Athens – Rebellion Without a Point

 

Graffiti can be a fantastic resource for those who – by circumstance of choice – are isolated from mainstream artistic expression. People can make virtually any (legally or not) public space the canvas of their message or expression. Equally its target of criticism can be the very building, which a graffiti artist uses to display their message. However, all too often, it can be merely a manifestation of nothing except somebody’s attempt at immortality or being noticed. I’m referring to the mindboggling concept of tagging one’s own name. Athens is no exception to this phenomenon and in many ways it’s an exemplar of this inane form of self-expression.

The photo I’ve displayed at the top of this article is the finest illustration of this I’ve seen here. It’s Greece’s National Bank – or it would seem what’s left of it. It’s an institution that is arguably the greatest example of establishment greed and folly in modern-day Europe.

This could have been transformed into a shrine of cutting assaults and murals about the ineptitude and gluttony of government and finance. But what it is instead is a muddled mess of tags, peppered with some political messages, which are drowned out by idiocy.

It’s tragic to think what could have been.

Although, there is another way of looking at this; perhaps I’m being rather pessimistic. It could be viewed as a symbol of society as a whole.

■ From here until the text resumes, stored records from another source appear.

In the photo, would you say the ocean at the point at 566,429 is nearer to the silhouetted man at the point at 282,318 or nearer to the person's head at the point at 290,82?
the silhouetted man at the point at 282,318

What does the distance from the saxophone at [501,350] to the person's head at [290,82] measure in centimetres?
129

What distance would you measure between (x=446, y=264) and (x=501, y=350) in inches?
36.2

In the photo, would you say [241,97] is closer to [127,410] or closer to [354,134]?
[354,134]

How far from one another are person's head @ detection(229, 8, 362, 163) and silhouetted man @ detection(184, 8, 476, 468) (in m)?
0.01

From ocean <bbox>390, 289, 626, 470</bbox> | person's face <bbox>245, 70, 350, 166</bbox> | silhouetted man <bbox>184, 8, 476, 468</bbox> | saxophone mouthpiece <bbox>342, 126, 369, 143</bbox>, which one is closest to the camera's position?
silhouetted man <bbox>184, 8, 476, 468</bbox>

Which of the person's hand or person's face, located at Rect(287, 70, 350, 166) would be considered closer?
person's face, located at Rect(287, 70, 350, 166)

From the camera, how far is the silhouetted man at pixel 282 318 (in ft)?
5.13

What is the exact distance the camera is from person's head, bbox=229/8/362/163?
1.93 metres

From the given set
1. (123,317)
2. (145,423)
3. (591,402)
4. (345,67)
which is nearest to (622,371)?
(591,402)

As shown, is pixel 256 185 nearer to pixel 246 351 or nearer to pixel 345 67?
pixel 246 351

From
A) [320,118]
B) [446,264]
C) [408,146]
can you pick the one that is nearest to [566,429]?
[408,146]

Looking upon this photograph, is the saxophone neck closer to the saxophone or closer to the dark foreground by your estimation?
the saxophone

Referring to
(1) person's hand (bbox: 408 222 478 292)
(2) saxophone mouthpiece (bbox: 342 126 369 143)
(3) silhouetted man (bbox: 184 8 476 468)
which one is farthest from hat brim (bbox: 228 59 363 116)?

We all have a voice. We all think we should be heard. But the problem is we don’t all have something worth saying!

The tragic irony of this though is that those who have something worth saying get masked metaphorically – and physically in the case of graffiti – by those with nothing worthwhile to express.

I guess even the concepts we all take to be infallible such as democracy for example are riddled with their own shortcomings.